Genç doktorun çığlığı

Hastane ölümlerinin beşte birinin doktor hatalarından kaynakladığı ve sezeyanların yüzde 90'ı diğer ameliyatların en az yüzde 20'sinin gereksiz olduğu bir sektöre adım atan ve Tıp Fakültesi'ni bitiririr bitirmez ve boynuna 'doktor tabelası' asılan genç doktoru isyan ettiren nedenler:

Genç doktorun çığlığı

‘'Ben şunu gördüm ki, sizler beni doktor ilan ettiniz ama ben doktor değilim, sadece tıp bilgilerini yarım yamalak kafasında oturtmuş, TUS' a çalışırken elinin altında çoktan seçmeli bir soru değil bir insan olduğunu unutmuş, hastanenin iş yükü hafiflesin diye her türlü ayak işine koşarken sadece birkaç ay sonra kendi başına kalacağını ve doktor olacağını görmemiş ve ne kadar yetersiz olduğunu bildiği halde buna isyan etmemiş ve sözlü sınavlarda aldığı şişirilmiş notların büyüsüyle kendisini gerçekten doktor sanan birisiymişim.

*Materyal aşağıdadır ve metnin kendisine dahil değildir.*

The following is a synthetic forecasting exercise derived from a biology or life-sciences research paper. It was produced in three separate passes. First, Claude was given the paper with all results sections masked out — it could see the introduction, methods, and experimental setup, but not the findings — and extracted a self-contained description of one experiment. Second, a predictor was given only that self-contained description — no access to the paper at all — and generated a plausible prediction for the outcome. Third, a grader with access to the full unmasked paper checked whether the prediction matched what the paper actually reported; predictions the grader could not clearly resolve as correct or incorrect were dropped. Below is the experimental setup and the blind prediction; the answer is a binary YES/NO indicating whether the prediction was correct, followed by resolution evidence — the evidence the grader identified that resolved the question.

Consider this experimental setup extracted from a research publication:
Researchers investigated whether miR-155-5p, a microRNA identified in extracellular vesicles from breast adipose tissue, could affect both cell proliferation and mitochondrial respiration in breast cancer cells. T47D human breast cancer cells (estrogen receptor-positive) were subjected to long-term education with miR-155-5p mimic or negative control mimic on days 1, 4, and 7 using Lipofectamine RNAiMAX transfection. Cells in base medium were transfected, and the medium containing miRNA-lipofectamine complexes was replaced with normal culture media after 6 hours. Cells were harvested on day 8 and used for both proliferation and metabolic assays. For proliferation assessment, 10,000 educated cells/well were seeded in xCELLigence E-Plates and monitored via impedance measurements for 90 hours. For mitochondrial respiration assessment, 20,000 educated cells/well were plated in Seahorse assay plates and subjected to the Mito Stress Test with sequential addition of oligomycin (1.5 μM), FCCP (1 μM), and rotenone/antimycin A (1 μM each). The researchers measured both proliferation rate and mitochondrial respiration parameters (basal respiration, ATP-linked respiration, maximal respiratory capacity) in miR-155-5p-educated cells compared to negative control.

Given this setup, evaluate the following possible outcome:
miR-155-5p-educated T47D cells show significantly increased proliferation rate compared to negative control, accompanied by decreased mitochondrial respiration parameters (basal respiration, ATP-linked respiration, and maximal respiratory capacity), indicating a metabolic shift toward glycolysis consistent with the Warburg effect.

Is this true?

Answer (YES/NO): NO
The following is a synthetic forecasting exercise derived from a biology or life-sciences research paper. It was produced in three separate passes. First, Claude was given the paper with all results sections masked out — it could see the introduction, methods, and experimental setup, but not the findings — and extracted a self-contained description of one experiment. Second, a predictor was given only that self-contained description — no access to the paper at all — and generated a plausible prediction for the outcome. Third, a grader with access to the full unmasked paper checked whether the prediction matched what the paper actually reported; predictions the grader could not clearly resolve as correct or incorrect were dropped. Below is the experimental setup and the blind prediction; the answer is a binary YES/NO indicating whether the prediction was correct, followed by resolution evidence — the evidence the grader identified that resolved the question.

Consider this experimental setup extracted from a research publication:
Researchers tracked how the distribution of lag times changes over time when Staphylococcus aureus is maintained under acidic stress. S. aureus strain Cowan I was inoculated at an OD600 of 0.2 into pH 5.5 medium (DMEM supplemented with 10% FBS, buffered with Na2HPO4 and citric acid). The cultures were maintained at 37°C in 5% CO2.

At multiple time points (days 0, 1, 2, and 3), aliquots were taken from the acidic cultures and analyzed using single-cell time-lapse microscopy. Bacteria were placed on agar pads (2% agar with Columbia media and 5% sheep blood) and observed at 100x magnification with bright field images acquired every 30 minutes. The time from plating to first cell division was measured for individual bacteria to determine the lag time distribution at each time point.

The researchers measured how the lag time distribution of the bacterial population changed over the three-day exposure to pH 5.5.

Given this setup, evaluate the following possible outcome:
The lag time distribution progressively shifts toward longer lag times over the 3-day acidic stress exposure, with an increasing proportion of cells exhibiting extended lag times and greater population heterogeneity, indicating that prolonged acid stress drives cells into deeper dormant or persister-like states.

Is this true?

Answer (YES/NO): YES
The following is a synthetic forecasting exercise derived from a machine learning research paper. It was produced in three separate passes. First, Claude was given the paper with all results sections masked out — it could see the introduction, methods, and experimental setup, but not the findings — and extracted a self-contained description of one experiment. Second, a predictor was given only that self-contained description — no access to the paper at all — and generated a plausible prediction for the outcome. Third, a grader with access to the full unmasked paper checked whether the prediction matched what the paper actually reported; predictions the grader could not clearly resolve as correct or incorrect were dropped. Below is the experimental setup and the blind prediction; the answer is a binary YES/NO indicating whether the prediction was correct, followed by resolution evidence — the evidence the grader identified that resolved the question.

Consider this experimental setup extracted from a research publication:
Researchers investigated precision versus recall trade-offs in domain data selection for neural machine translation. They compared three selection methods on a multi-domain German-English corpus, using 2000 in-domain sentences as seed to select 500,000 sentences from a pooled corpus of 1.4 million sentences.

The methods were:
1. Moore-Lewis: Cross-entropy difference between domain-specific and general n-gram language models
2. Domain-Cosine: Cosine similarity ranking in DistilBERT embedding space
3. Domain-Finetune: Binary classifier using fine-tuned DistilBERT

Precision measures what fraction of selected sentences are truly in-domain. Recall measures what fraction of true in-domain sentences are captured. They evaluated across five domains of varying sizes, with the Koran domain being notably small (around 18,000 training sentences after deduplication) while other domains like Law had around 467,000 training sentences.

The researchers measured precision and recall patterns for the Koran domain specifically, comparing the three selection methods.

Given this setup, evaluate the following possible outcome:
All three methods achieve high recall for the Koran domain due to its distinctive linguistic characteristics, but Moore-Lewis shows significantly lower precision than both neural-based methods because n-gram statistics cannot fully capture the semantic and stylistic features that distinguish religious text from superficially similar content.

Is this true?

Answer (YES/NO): NO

Ne yazık ki artık yanılgıların geri dönüşü yok, tıp fakültesini iyi bir derece ile bitiren, klinik ve pratik anlamda etrafımdaki birçok arkadaşımdan hep daha iyi olduğu söylenen bir öğrenciydim ve o kapıdan elinde diploma ile gönderdiğiniz, annemi babamı kardeşimi ve çocuğumu emanet ettiğiniz ‘'hekim'' arkadaşlarımdan ve en çok da kendimden korkuyorum. Durum tahmin ettiğinizden de vahim çünkü.''

Akdeniz Üniversitesi Tıp fakültesinden bu sene mezun olan doktorlar arasında yapılan bir ankette 'Kendi döneminizden bir hekim arkadaşınıza anne babanızı emanet eder misiniz?' sorusuna sadece yüzde birinin ‘evet' dediğini de hatırlatmak isterim.